Sorenstam, who will provide color commentary for NBC’s coverage of the Women’s PGA Championship at Sahalee this weekend, is a bit of a geek herself. She is a self-described “huge app user,” and said some folks call her an “old millennial.”
But the eight-time Player of the Year winner, who works on Fundu daily, isn’t quite versed on software development skills. In golf terms, she said she’s a 36-handicap in the coding department — that means Sorenstam would average around 108 strokes for 18 holes on a good day, which is not exactly a great score for a player who once shot 59.
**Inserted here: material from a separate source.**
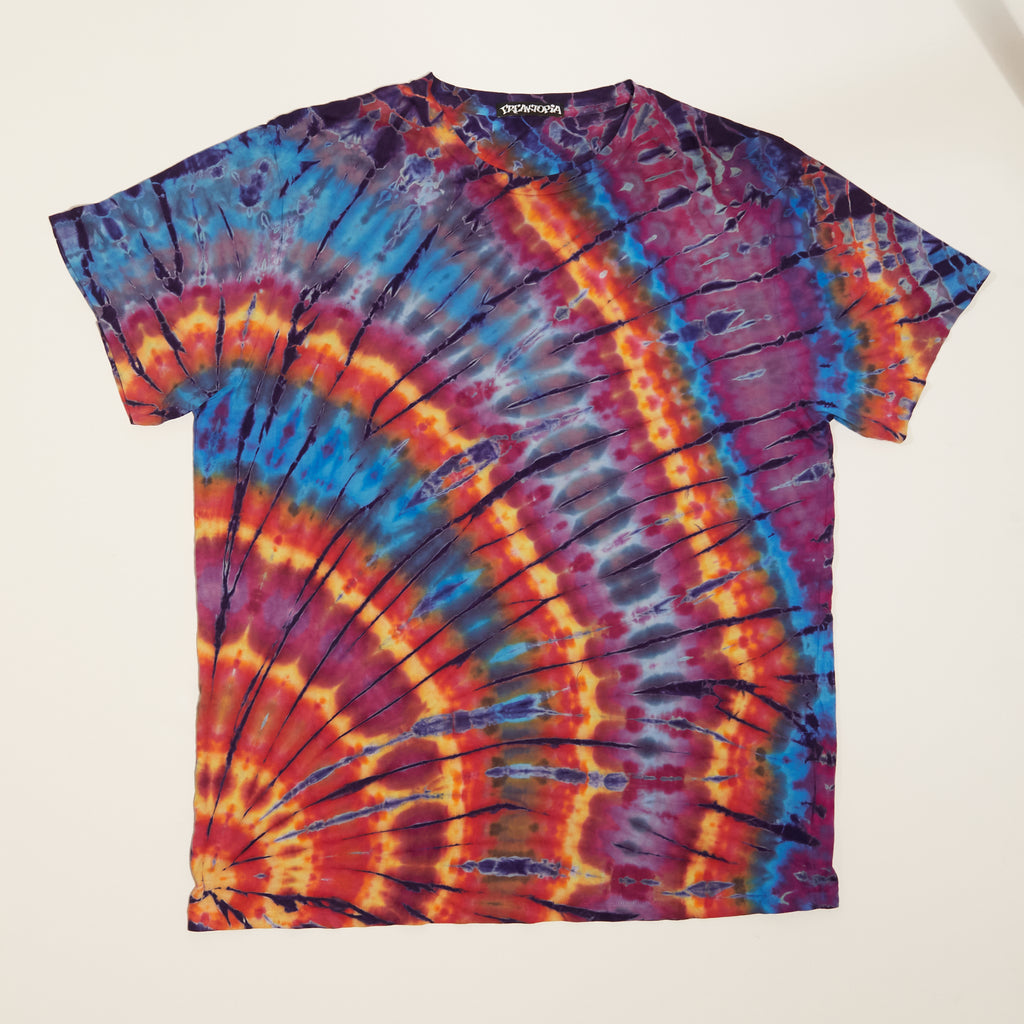 T-Shirt - Phil Brown Dye - XL – Freaktopia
“I’ve been studying and reading a lot, and I’m learning about how this world works,” she said of developing apps. “It’s been two years, and one thing I learned is that this takes a long time. It’s not like you can switch a button and have it ready to go.”
Sorenstam said there are monetization ideas for Fundu — which plays off the Swedish word “du” — but for now she’s focused on user acquisition.
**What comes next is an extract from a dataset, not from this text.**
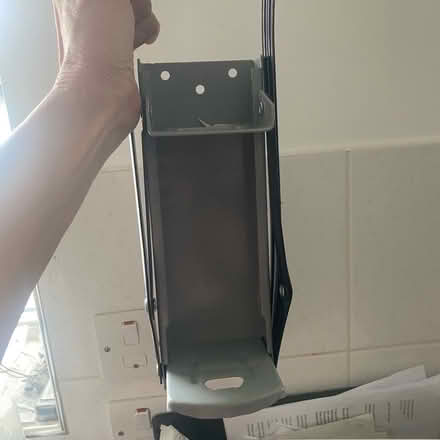 Photo of free Can crusher (West Molesey) #2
“We just want to create a great product that people want to use and go from there,” she added.
Sorenstam is clearly a fan of technology, and she noted the increasing level of tech that is changing sports. With golf in particular, she sees mostly positive impacts from new innovations like Trackman or landscaping innovation.
“It’s taking golf to a different level,” she said. “Before, it was more about equipment — balls, shafts, clubs. Now it’s a lot more innovative. It’s fun, and I think it draws some other people to golf. You have to find balance with the traditional part of the game, but if it enhances golf and brings more people to the game, I think it’s fun.”
Sorenstam, who won a record $22 million in prize money as a professional, also noted the many parallels between the business and golf worlds.
“You have to have a vision, a plan, a strategy — you need to have that focus and be relentless,” she said of the similarities. “Of course, with golf, the product is different, the people are different, and your surroundings are different. But in the end, the core is the same.”